Teak, which can grow to 30m high (98ft), is grown for its wood, which is described as particularly durable and water resistant. Often it's used for boat building, exterior construction, furniture, carving, furniture, and many other purposes. Teak wood is said to smell like leather when it's freshly milled. Behind both the wood's water resistance and odor are its natural oils, which also provide resistance to termites and other wood-destroying invertebrates, and fungal diseases.
The wood's high value has caused the same situation we see with Oil Palms: Throughout the world's tropics, much old-growth tropical forest has been cleared to make room for Teak. At least a fair part of the land where I saw Mexico's Teak plantations seems to have been ranchland earlier, so maybe the problem with clearing old-growth forest isn't as important here. In Equatorial Africa Teak was planted widely during the Colonial era, and now that valuable timber, along with oil reserves, are at the heart of the current South Sudanese conflict. Whenever large amounts of money are involved, it seems that there's trouble, even when it's over an interesting member of the Mint Family.

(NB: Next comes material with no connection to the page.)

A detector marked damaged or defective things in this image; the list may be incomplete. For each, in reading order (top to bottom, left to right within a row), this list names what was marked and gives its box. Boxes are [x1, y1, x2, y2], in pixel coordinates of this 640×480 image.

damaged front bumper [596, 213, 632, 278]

So, how can Tectona grandis be a member of the Mint Family? The bladder turns out to be the original flower's tiny calyx very much expanded. In the Mint Family's skullcaps, genus Scutellaria, the calyx develops a substantial crest-like projection on the back, and in the Shell-Flower, Molucella laevis, the "shell" part is the flower's much expanded, shell-like calyx, so there's no reason why Teak calyxes shouldn't enlarge to form bladders around their fruits. Also I read that the tiny flowers bear five or six stamens extending well beyond the corollas, which is mint-like. But, what about those four nutlets we expect Mint-Family fruits to divide into?

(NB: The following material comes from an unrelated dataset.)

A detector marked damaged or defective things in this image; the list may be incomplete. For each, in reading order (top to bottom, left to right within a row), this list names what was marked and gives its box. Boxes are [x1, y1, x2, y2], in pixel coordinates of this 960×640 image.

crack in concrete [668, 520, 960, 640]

My old Bailey's Manual of Cultivated Plants doesn't seem to think that the Teak's single, fuzzy drupes qualify for the Mint Family, but nowadays experts appear to believe that they do. The Teak flowers' ovaries are four-celled, with one ovule in each cell, perfectly correct for the Mint Family, so I'm guessing that most ovules succumb to natural abortion, leading to what's seen in our pictures.
What a pleasure meeting this famous, nonconformist member of the Mint Family, and what a surprise to find it being planted in Mexico.